(INPUT DATA):
****************************************

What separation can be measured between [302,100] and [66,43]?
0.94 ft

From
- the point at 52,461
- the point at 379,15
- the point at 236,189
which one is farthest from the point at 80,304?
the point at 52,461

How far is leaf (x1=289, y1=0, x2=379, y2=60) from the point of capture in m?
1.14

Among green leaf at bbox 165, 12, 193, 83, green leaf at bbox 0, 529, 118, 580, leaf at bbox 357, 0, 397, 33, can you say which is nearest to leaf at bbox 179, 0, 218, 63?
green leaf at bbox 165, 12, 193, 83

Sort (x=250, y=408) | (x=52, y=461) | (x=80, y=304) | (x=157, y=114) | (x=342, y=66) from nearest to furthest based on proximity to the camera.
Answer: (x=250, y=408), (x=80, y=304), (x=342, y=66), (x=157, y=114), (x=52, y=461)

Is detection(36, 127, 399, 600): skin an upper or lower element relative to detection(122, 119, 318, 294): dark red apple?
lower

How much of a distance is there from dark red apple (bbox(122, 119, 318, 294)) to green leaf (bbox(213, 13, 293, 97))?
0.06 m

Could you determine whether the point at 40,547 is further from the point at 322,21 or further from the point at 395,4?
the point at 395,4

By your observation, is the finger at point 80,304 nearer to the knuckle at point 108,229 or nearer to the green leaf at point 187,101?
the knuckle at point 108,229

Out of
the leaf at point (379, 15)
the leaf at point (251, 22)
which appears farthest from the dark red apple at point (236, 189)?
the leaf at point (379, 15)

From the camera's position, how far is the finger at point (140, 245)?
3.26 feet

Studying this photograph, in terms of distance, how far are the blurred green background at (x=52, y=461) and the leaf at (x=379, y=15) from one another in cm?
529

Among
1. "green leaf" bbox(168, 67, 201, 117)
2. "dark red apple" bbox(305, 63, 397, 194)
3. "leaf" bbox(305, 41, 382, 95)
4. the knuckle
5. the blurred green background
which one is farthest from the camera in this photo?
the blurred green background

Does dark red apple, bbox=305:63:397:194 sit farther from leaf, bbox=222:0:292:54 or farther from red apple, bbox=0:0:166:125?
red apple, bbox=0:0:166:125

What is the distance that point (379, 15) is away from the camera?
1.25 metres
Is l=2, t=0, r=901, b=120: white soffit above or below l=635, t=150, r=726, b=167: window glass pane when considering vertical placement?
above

****************************************

Duplicate all of the items above, reproducing each line without any change.

What separation can be measured between [302,100] and [66,43]?
0.94 ft

From
- the point at 52,461
- the point at 379,15
- the point at 236,189
which one is farthest from the point at 80,304?
the point at 52,461

How far is leaf (x1=289, y1=0, x2=379, y2=60) from the point of capture in m?
1.14

Among green leaf at bbox 165, 12, 193, 83, green leaf at bbox 0, 529, 118, 580, leaf at bbox 357, 0, 397, 33, can you say which is nearest to leaf at bbox 179, 0, 218, 63?
green leaf at bbox 165, 12, 193, 83

Sort (x=250, y=408) | (x=52, y=461) | (x=80, y=304) | (x=157, y=114) | (x=342, y=66) from nearest to furthest based on proximity to the camera.
Answer: (x=250, y=408), (x=80, y=304), (x=342, y=66), (x=157, y=114), (x=52, y=461)

Is detection(36, 127, 399, 600): skin an upper or lower element relative to detection(122, 119, 318, 294): dark red apple?
lower

How much of a distance is there from dark red apple (bbox(122, 119, 318, 294)) to green leaf (bbox(213, 13, 293, 97))?
0.06 m

Could you determine whether the point at 40,547 is further from the point at 322,21 or further from the point at 395,4?
the point at 395,4

By your observation, is the finger at point 80,304 nearer to the knuckle at point 108,229 or nearer to the green leaf at point 187,101?
the knuckle at point 108,229

Out of
the leaf at point (379, 15)
the leaf at point (251, 22)
which appears farthest from the dark red apple at point (236, 189)?
the leaf at point (379, 15)

From the camera's position, how far is the finger at point (140, 245)?
3.26 feet

Studying this photograph, in terms of distance, how far are the blurred green background at (x=52, y=461) and the leaf at (x=379, y=15) from one another in cm?
529

Among
1. "green leaf" bbox(168, 67, 201, 117)
2. "dark red apple" bbox(305, 63, 397, 194)
3. "leaf" bbox(305, 41, 382, 95)
4. the knuckle
5. the blurred green background
which one is farthest from the camera in this photo?
the blurred green background

Does dark red apple, bbox=305:63:397:194 sit farther from leaf, bbox=222:0:292:54 or farther from red apple, bbox=0:0:166:125?
red apple, bbox=0:0:166:125

What is the distance that point (379, 15) is away from the camera?
1.25 metres
Is l=2, t=0, r=901, b=120: white soffit above or below l=635, t=150, r=726, b=167: window glass pane when considering vertical placement?
above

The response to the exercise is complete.